### Work to be completed
Transcribe each of the following lines verbatim, from the first to the last, altering no character.
** start Record list **
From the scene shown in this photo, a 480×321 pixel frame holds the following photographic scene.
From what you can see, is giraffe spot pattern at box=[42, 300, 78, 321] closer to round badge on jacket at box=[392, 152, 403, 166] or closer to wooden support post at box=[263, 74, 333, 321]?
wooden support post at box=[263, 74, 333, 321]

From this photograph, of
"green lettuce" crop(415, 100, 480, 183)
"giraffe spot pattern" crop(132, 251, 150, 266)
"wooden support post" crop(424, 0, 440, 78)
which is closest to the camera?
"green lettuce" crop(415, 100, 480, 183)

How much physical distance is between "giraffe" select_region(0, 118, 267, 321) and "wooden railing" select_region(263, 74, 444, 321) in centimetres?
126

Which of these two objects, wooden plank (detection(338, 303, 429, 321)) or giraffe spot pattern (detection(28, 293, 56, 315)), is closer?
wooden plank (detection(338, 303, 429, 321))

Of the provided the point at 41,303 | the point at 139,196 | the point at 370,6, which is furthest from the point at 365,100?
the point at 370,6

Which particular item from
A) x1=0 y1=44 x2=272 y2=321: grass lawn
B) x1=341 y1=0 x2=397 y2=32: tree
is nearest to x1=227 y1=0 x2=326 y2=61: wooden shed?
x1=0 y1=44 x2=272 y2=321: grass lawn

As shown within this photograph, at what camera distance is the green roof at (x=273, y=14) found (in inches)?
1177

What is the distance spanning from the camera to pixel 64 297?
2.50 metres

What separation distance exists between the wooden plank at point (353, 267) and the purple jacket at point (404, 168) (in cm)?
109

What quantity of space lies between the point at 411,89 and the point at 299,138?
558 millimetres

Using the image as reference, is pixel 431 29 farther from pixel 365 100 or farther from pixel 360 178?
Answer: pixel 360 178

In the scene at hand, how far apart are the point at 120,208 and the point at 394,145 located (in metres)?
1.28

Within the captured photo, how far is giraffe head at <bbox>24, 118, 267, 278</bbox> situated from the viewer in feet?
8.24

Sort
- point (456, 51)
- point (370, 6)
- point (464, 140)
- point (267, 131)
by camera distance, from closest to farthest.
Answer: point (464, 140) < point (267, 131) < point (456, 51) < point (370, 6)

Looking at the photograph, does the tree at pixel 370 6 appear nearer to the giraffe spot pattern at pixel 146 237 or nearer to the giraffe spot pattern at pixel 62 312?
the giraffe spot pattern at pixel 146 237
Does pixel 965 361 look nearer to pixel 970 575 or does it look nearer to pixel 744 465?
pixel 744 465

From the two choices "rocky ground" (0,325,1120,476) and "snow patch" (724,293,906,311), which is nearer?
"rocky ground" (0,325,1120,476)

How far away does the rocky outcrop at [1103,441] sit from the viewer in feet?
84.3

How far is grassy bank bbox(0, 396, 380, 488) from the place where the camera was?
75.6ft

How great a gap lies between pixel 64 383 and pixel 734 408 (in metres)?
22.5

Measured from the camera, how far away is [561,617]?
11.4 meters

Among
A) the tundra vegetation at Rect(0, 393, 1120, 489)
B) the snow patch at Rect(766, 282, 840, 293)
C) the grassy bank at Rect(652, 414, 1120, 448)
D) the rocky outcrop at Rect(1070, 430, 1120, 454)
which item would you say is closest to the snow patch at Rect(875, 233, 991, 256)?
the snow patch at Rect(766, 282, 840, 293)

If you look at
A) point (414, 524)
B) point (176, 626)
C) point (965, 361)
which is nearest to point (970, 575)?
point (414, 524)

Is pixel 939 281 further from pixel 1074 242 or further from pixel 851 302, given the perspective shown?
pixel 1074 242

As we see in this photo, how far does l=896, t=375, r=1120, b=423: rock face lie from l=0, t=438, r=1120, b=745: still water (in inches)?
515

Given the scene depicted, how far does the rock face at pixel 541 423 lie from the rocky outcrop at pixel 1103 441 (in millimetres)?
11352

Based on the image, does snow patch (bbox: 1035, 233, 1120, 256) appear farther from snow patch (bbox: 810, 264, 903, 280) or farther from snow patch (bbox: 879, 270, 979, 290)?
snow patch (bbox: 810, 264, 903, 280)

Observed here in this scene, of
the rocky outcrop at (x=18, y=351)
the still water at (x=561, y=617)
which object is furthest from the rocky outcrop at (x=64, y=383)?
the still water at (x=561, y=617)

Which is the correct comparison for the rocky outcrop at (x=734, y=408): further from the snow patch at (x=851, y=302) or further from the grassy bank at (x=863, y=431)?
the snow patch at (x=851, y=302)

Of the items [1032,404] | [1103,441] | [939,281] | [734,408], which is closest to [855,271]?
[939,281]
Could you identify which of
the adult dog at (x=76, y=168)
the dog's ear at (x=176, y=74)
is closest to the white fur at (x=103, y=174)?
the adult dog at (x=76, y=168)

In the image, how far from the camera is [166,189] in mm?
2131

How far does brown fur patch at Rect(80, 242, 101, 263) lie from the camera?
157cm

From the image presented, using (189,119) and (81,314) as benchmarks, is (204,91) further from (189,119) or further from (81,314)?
** end Record list **
### Finished task
From the scene shown in this photo, a 480×321 pixel frame holds the following photographic scene.
From what you can see, is giraffe spot pattern at box=[42, 300, 78, 321] closer to round badge on jacket at box=[392, 152, 403, 166] or closer to wooden support post at box=[263, 74, 333, 321]?
wooden support post at box=[263, 74, 333, 321]

From this photograph, of
"green lettuce" crop(415, 100, 480, 183)
"giraffe spot pattern" crop(132, 251, 150, 266)
"wooden support post" crop(424, 0, 440, 78)
which is closest to the camera?
"green lettuce" crop(415, 100, 480, 183)

How much physical distance is between "giraffe" select_region(0, 118, 267, 321) and "wooden railing" select_region(263, 74, 444, 321) in centimetres?
126

Which of these two objects, wooden plank (detection(338, 303, 429, 321)) or giraffe spot pattern (detection(28, 293, 56, 315)), is closer?
wooden plank (detection(338, 303, 429, 321))

Of the provided the point at 41,303 | the point at 139,196 | the point at 370,6, which is furthest from the point at 365,100?
the point at 370,6

Which particular item from
A) x1=0 y1=44 x2=272 y2=321: grass lawn
B) x1=341 y1=0 x2=397 y2=32: tree
is nearest to x1=227 y1=0 x2=326 y2=61: wooden shed?
x1=0 y1=44 x2=272 y2=321: grass lawn

As shown within this photograph, at what camera distance is the green roof at (x=273, y=14) found (in inches)?
1177

What is the distance spanning from the camera to pixel 64 297?
2.50 metres

What separation distance exists between the wooden plank at point (353, 267) and the purple jacket at point (404, 168) (in cm)?
109

What quantity of space lies between the point at 411,89 and the point at 299,138?
558 millimetres

Using the image as reference, is pixel 431 29 farther from pixel 365 100 or farther from pixel 360 178?
Answer: pixel 360 178

In the scene at hand, how far apart are the point at 120,208 and the point at 394,145 located (in metres)?
1.28

Within the captured photo, how far is giraffe head at <bbox>24, 118, 267, 278</bbox> situated from the viewer in feet?
8.24

Sort
- point (456, 51)
- point (370, 6)
- point (464, 140)
- point (267, 131)
by camera distance, from closest to farthest.
Answer: point (464, 140) < point (267, 131) < point (456, 51) < point (370, 6)

Looking at the photograph, does the tree at pixel 370 6 appear nearer to the giraffe spot pattern at pixel 146 237 or nearer to the giraffe spot pattern at pixel 62 312?
the giraffe spot pattern at pixel 146 237
Does pixel 965 361 look nearer to pixel 970 575 or does it look nearer to pixel 744 465?
pixel 744 465

From the two choices "rocky ground" (0,325,1120,476) and "snow patch" (724,293,906,311), which is nearer?
"rocky ground" (0,325,1120,476)

How far away does the rocky outcrop at [1103,441] sit from the viewer in feet?
84.3

How far is grassy bank bbox(0, 396, 380, 488) from the place where the camera was?
75.6ft

How great a gap lies between pixel 64 383 and pixel 734 408 (in metres)?
22.5

Measured from the camera, how far away is [561,617]?
11.4 meters

Among
A) the tundra vegetation at Rect(0, 393, 1120, 489)
B) the snow patch at Rect(766, 282, 840, 293)
C) the grassy bank at Rect(652, 414, 1120, 448)
D) the rocky outcrop at Rect(1070, 430, 1120, 454)
which item would you say is closest to the snow patch at Rect(875, 233, 991, 256)?
the snow patch at Rect(766, 282, 840, 293)

If you look at
A) point (414, 524)
B) point (176, 626)
C) point (965, 361)
which is nearest to point (970, 575)?
point (414, 524)

Is pixel 939 281 further from pixel 1074 242 or further from pixel 851 302, given the perspective shown?
pixel 1074 242

As we see in this photo, how far does l=896, t=375, r=1120, b=423: rock face lie from l=0, t=438, r=1120, b=745: still water (in inches)?
515

Given the scene depicted, how far does the rock face at pixel 541 423 lie from the rocky outcrop at pixel 1103 441 (in millimetres)?
11352

Based on the image, does snow patch (bbox: 1035, 233, 1120, 256) appear farther from snow patch (bbox: 810, 264, 903, 280) or farther from snow patch (bbox: 879, 270, 979, 290)?
snow patch (bbox: 810, 264, 903, 280)

Observed here in this scene, of
the rocky outcrop at (x=18, y=351)
the still water at (x=561, y=617)
which object is furthest from the rocky outcrop at (x=64, y=383)?
the still water at (x=561, y=617)

Which is the correct comparison for the rocky outcrop at (x=734, y=408): further from the snow patch at (x=851, y=302) or further from the grassy bank at (x=863, y=431)?
the snow patch at (x=851, y=302)

Of the items [1032,404] | [1103,441] | [939,281] | [734,408], which is closest to [855,271]?
[939,281]
Could you identify which of
the adult dog at (x=76, y=168)
the dog's ear at (x=176, y=74)
is closest to the white fur at (x=103, y=174)?
the adult dog at (x=76, y=168)

In the image, how far from the camera is [166,189] in mm?
2131

How far does brown fur patch at Rect(80, 242, 101, 263) lie from the camera?
157cm

From the image presented, using (189,119) and (81,314) as benchmarks, is (204,91) further from (189,119) or further from (81,314)?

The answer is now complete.